La Corte Arbitrale dell’Aja ha condannato la Russia a risarcire, con 50 Mld di $, gli ex azionisti della Yukos, un colosso petrolifero che, nel 2005, fu praticamente costretto a fallire e le cui proprietà svendute a società pubbliche, principalmente alla Rosneft. Il suo peccato originale stava nel fatto che faceva capo a Mikhail Khodorkovsky, allora l’oligarca più ricco della Russia tanto potente da pensare di poter giocare in proprio; entrato in conflitto col Kremlino, Vladimir Putin ne decretò l’eliminazione per via giudiziaria con una serie di condanne che lo tennero in galera dal 2003 fino alla grazia concessa nel 2013. Malgrado le origini della sua fortuna fossero assolutamente discutibili, dal carcere stava divenendo una scomoda icona per l’opposizione, di qui la sorprendente liberazione e l’immediata emigrazione in Germania.

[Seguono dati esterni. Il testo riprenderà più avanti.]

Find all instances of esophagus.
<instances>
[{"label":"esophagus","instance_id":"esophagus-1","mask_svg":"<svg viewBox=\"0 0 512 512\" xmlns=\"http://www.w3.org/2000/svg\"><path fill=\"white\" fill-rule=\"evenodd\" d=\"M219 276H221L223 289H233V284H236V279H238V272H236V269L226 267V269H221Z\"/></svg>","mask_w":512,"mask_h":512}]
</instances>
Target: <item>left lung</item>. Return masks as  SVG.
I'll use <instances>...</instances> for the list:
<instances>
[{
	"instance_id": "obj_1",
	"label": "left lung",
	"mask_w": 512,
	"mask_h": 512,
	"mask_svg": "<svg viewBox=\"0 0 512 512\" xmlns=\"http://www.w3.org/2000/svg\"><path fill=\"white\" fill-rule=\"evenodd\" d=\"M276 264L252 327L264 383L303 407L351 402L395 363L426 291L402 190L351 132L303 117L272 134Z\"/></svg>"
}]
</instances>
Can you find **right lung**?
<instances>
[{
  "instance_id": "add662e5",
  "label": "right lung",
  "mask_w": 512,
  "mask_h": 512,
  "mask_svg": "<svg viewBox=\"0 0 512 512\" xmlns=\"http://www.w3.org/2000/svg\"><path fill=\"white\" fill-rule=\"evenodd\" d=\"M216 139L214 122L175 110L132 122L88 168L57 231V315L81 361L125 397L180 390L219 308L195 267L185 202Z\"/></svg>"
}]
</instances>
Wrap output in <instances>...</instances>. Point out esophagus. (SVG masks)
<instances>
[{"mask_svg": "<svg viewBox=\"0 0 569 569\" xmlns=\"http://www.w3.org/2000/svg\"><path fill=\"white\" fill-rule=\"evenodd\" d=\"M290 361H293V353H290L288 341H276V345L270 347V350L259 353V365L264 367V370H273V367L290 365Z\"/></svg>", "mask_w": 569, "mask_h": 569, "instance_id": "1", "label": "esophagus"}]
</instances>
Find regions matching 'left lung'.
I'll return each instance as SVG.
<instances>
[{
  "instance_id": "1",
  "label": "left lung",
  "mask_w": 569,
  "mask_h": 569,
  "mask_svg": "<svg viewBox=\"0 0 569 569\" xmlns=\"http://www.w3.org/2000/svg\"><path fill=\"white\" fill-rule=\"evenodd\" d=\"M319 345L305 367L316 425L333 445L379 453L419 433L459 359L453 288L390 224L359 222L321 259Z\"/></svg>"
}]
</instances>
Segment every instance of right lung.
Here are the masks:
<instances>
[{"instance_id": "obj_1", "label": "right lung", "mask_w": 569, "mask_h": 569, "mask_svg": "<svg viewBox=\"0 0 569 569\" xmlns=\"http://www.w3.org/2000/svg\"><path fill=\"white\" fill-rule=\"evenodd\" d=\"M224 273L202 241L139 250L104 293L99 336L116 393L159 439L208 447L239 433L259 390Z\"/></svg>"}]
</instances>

Il fatto è che nel 2005, i soci della Yukos, la Hulley Enterprises e la Veteran Petroleum con sede a Cipro (antico paradiso di oligarchi) e la Yukos Universal con sede nell’Isola di Man, avevano presentato ricorso presso la Corte arbitrale dell’Aja; ora, dopo 9 anni, la sentenza che, con verdetto unanime, riconosce che la Federazione Russa ha praticamente mandato in bancarotta la Yukos per appropriarsi delle sue proprietà. La richiesta di risarcimento era stata di 103,5 Mld, pari a quattro volte le somme investite più gli interessi, ma anche se la somma è stata decurtata a 50 Mld, è pur sempre di 20 volte superiore alla più alta sin’ora deliberata per questo tipo di cause.

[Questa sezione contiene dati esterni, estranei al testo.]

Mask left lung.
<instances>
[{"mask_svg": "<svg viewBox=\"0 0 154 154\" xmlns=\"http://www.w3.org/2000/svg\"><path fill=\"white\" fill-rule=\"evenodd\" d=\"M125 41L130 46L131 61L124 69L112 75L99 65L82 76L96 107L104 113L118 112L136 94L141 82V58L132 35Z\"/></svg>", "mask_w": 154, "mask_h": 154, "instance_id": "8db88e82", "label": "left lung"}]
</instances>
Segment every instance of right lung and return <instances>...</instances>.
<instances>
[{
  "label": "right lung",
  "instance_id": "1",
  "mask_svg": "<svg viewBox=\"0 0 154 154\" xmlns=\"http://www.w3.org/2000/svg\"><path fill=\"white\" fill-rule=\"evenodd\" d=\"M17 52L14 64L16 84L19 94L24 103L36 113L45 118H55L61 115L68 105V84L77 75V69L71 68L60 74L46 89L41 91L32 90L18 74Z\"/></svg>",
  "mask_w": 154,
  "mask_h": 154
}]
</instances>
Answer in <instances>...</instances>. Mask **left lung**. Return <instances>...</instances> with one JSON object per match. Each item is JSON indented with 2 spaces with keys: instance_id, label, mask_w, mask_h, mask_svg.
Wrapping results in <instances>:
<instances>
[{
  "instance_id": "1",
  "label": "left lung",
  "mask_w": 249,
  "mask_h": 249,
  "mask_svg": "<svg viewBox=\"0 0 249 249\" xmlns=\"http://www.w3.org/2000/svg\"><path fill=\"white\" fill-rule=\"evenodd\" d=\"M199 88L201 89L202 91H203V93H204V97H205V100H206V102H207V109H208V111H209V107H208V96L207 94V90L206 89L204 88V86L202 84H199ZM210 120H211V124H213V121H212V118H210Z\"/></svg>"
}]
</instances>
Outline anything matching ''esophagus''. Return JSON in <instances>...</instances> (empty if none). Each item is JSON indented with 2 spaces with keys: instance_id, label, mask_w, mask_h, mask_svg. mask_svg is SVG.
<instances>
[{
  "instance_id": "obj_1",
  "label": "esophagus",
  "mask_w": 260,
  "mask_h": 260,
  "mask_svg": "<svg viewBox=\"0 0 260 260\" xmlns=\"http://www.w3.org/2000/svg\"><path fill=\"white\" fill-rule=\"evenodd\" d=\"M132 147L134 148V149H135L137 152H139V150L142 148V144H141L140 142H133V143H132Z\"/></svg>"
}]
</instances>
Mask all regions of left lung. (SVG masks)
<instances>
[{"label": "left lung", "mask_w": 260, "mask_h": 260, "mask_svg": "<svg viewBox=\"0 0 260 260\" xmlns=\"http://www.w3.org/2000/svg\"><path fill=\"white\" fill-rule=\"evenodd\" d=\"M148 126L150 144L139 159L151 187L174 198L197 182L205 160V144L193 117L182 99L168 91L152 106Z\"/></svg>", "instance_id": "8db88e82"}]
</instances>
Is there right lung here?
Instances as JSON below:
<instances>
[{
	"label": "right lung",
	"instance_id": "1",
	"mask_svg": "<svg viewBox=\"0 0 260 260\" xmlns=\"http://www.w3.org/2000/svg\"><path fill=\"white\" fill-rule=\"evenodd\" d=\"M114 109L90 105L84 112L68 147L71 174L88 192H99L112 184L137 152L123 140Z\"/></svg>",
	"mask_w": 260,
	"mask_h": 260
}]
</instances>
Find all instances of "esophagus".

Certo, è una sentenza che fa scalpore per l’importo, ma non è sul merito del fatto che vogliamo entrare; purtroppo avvenimenti simili, brutali come il potere in Russia o ammantati d’ipocrisia altrove, non sono affatto rari nel mondo globale degli affari, in un modo o nell’altro avvengono ovunque. Sono anche altre le cose che ci danno da pensare, in testa la tempistica: è singolare che, dopo nove anni, la sentenza venga fuori proprio adesso, quando le piazze finanziarie di mezzo mondo, spinte da Washington, stanno facendo di tutto per mettere nell’angolo Mosca, con la scusa della crisi Ucraina. È singolare che la Russia venga condannata a pagare 50 Mld di $, quando maggiore è la fuga di capitali dalla sua economia, e mentre si sta scrivendo il testo di nuove sanzioni, una delle quali contempla proprio tagliar fuori il Kremlino dalle piazze finanziarie d’Occidente (New York e Londra in testa), per impedirgli d’approvvigionarsi di capitali.

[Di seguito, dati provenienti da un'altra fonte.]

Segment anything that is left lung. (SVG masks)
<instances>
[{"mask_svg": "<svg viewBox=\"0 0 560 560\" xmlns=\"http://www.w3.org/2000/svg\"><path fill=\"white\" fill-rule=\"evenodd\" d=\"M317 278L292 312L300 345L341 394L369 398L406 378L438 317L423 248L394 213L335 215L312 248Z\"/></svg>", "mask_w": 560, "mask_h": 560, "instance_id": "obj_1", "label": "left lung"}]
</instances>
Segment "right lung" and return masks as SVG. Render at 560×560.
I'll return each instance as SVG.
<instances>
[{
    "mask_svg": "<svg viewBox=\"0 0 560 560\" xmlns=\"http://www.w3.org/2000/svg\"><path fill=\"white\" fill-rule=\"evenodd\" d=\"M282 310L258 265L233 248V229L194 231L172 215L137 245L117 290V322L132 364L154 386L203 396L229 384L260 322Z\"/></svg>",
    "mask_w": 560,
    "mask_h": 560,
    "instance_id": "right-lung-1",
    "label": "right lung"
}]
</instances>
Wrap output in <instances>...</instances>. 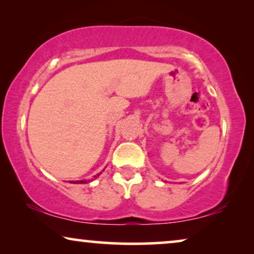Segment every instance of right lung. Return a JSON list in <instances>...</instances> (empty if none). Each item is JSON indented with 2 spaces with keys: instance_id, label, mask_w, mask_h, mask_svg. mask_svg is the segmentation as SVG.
<instances>
[{
  "instance_id": "1",
  "label": "right lung",
  "mask_w": 254,
  "mask_h": 254,
  "mask_svg": "<svg viewBox=\"0 0 254 254\" xmlns=\"http://www.w3.org/2000/svg\"><path fill=\"white\" fill-rule=\"evenodd\" d=\"M97 176H99V175H97ZM95 178H97L96 176H95ZM71 183H72V182H71ZM79 183H81V184H86L88 182H86V180H81V182H74V184H79Z\"/></svg>"
}]
</instances>
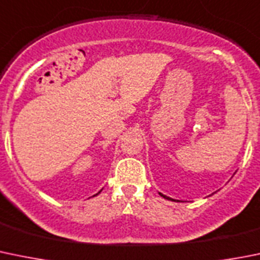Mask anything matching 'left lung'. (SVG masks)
Masks as SVG:
<instances>
[{
	"label": "left lung",
	"instance_id": "left-lung-1",
	"mask_svg": "<svg viewBox=\"0 0 260 260\" xmlns=\"http://www.w3.org/2000/svg\"><path fill=\"white\" fill-rule=\"evenodd\" d=\"M159 195H160V196H163V198H164V199H167V200H172V201H178V200H174V199L169 198V196H167V195H163V193H161V192H159ZM212 195H213V193H212Z\"/></svg>",
	"mask_w": 260,
	"mask_h": 260
}]
</instances>
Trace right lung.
Here are the masks:
<instances>
[{
    "label": "right lung",
    "mask_w": 260,
    "mask_h": 260,
    "mask_svg": "<svg viewBox=\"0 0 260 260\" xmlns=\"http://www.w3.org/2000/svg\"><path fill=\"white\" fill-rule=\"evenodd\" d=\"M99 193H100V192H99ZM99 193H96V195H99Z\"/></svg>",
    "instance_id": "1"
}]
</instances>
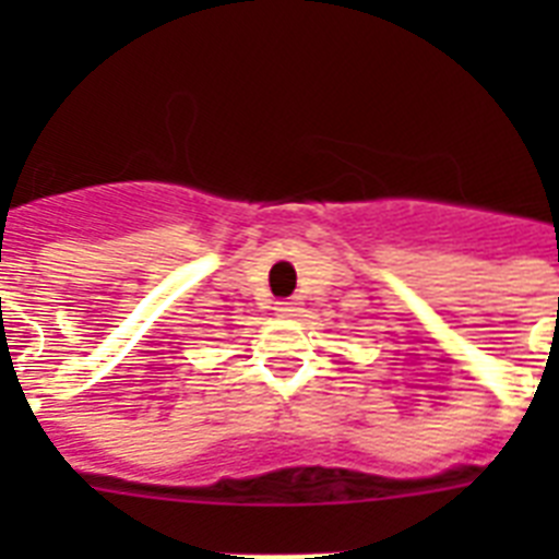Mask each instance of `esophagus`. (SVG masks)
I'll list each match as a JSON object with an SVG mask.
<instances>
[{
	"label": "esophagus",
	"instance_id": "esophagus-1",
	"mask_svg": "<svg viewBox=\"0 0 559 559\" xmlns=\"http://www.w3.org/2000/svg\"><path fill=\"white\" fill-rule=\"evenodd\" d=\"M274 313L283 316V319H290V316L299 313V302H296V299H288V302H274Z\"/></svg>",
	"mask_w": 559,
	"mask_h": 559
}]
</instances>
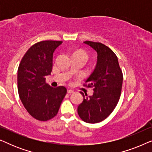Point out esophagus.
Instances as JSON below:
<instances>
[{
    "label": "esophagus",
    "mask_w": 152,
    "mask_h": 152,
    "mask_svg": "<svg viewBox=\"0 0 152 152\" xmlns=\"http://www.w3.org/2000/svg\"><path fill=\"white\" fill-rule=\"evenodd\" d=\"M67 92H68V94H71V93H74V91L72 90H70V89H68V90L67 91Z\"/></svg>",
    "instance_id": "esophagus-1"
}]
</instances>
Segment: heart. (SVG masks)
I'll list each match as a JSON object with an SVG mask.
<instances>
[{"instance_id": "1", "label": "heart", "mask_w": 152, "mask_h": 152, "mask_svg": "<svg viewBox=\"0 0 152 152\" xmlns=\"http://www.w3.org/2000/svg\"><path fill=\"white\" fill-rule=\"evenodd\" d=\"M80 57L84 59L85 61H87L88 60V56L87 54L85 53V52L82 51V50H79V51H76L75 53H74L73 54V57Z\"/></svg>"}]
</instances>
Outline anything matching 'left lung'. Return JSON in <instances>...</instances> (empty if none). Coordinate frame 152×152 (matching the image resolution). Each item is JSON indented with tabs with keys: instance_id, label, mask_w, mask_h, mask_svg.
I'll return each mask as SVG.
<instances>
[{
	"instance_id": "obj_1",
	"label": "left lung",
	"mask_w": 152,
	"mask_h": 152,
	"mask_svg": "<svg viewBox=\"0 0 152 152\" xmlns=\"http://www.w3.org/2000/svg\"><path fill=\"white\" fill-rule=\"evenodd\" d=\"M95 50L97 61L94 71L84 85L93 87V94L78 106L77 113L87 123H97L106 119L115 109L121 94L123 75L115 54L107 45L98 42H84Z\"/></svg>"
}]
</instances>
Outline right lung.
I'll return each instance as SVG.
<instances>
[{
	"label": "right lung",
	"instance_id": "obj_1",
	"mask_svg": "<svg viewBox=\"0 0 152 152\" xmlns=\"http://www.w3.org/2000/svg\"><path fill=\"white\" fill-rule=\"evenodd\" d=\"M60 41H43L32 45L22 58L18 68V91L20 99L33 118L47 121L58 113L67 90L46 84L45 77L53 68V55Z\"/></svg>",
	"mask_w": 152,
	"mask_h": 152
}]
</instances>
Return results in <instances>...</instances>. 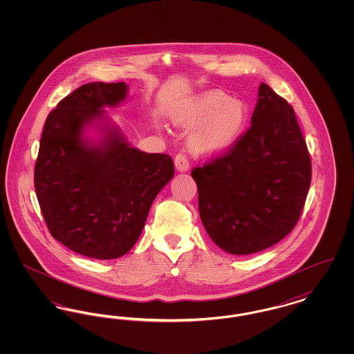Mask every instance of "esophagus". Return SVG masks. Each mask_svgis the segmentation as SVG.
I'll return each mask as SVG.
<instances>
[{"mask_svg": "<svg viewBox=\"0 0 354 354\" xmlns=\"http://www.w3.org/2000/svg\"><path fill=\"white\" fill-rule=\"evenodd\" d=\"M175 167L178 171H187L189 167V162H188V158L187 155H185L183 152H179L176 156H175Z\"/></svg>", "mask_w": 354, "mask_h": 354, "instance_id": "esophagus-1", "label": "esophagus"}]
</instances>
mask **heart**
<instances>
[{
    "label": "heart",
    "instance_id": "1",
    "mask_svg": "<svg viewBox=\"0 0 354 354\" xmlns=\"http://www.w3.org/2000/svg\"><path fill=\"white\" fill-rule=\"evenodd\" d=\"M248 118L243 102L219 90L203 93L185 103L176 122L185 129H196L191 138L192 150L219 153L235 143Z\"/></svg>",
    "mask_w": 354,
    "mask_h": 354
}]
</instances>
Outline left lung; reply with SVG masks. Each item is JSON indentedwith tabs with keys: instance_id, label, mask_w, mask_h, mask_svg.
I'll return each mask as SVG.
<instances>
[{
	"instance_id": "1",
	"label": "left lung",
	"mask_w": 354,
	"mask_h": 354,
	"mask_svg": "<svg viewBox=\"0 0 354 354\" xmlns=\"http://www.w3.org/2000/svg\"><path fill=\"white\" fill-rule=\"evenodd\" d=\"M251 126L227 150L191 171L209 237L234 254L259 252L297 224L312 179L293 107L259 86Z\"/></svg>"
}]
</instances>
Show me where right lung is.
I'll return each instance as SVG.
<instances>
[{
    "mask_svg": "<svg viewBox=\"0 0 354 354\" xmlns=\"http://www.w3.org/2000/svg\"><path fill=\"white\" fill-rule=\"evenodd\" d=\"M124 82L82 84L48 115L34 166V188L51 236L68 250L109 260L129 252L158 192L172 179L167 153L130 147L117 133L87 146L84 126L126 97Z\"/></svg>",
    "mask_w": 354,
    "mask_h": 354,
    "instance_id": "right-lung-1",
    "label": "right lung"
}]
</instances>
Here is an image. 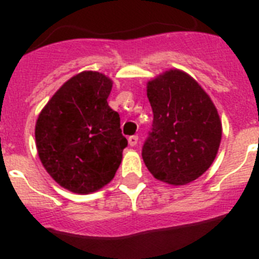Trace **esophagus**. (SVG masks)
<instances>
[{"instance_id": "esophagus-1", "label": "esophagus", "mask_w": 259, "mask_h": 259, "mask_svg": "<svg viewBox=\"0 0 259 259\" xmlns=\"http://www.w3.org/2000/svg\"><path fill=\"white\" fill-rule=\"evenodd\" d=\"M128 143L131 146H136L137 143H139V136L137 135H134V136L128 137Z\"/></svg>"}]
</instances>
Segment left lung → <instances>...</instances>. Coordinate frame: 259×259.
I'll use <instances>...</instances> for the list:
<instances>
[{
	"instance_id": "1",
	"label": "left lung",
	"mask_w": 259,
	"mask_h": 259,
	"mask_svg": "<svg viewBox=\"0 0 259 259\" xmlns=\"http://www.w3.org/2000/svg\"><path fill=\"white\" fill-rule=\"evenodd\" d=\"M153 124L143 159L155 179L183 185L202 175L222 139L218 111L189 75L170 70L148 83Z\"/></svg>"
}]
</instances>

Certo, la Yukos, a suo tempo del valore di almeno 40 Mld, è stata mandata in fallimento, e i suoi asset nazionalizzati nella gran parte a beneficio della Rosneft, guidata da Igor Sechin, uomo ombra di Putin, ma sono ancora singolari altre cose. Il 70% della Yukos era di proprietà della Menatep, insieme alle altre partecipazioni dell’ex impero di Khodorkovsky; tutte quelle quote, malgrado allora fossero senza valore, sono state rilevate da Gml, il cui capofila, anch’esso russo (Leonid Nevzlin) ed ex socio d’affari di Khodorkovsky, s’è poi rifugiato in Israele.
Preveggenza, fiuto per gli affari o altro, al gruppo d’investitori dietro alla Gml, assistiti dall’avvocato Emmanuel Gaillard, toccherà una montagna di denaro; a Khodorkovsky pare nulla, come ha dichiarato a inizio anno, quando ha detto d’essere estraneo a quelle vicende giudiziarie contro lo Stato russo. A noi restano le perplessità per una sentenza che cade esattamente quando e dove conviene a Washington e ai gruppi di potere interessati a tagliare le ambizioni di potenza di Mosca. È proprio vero che la guerra si può combattere in molti modi.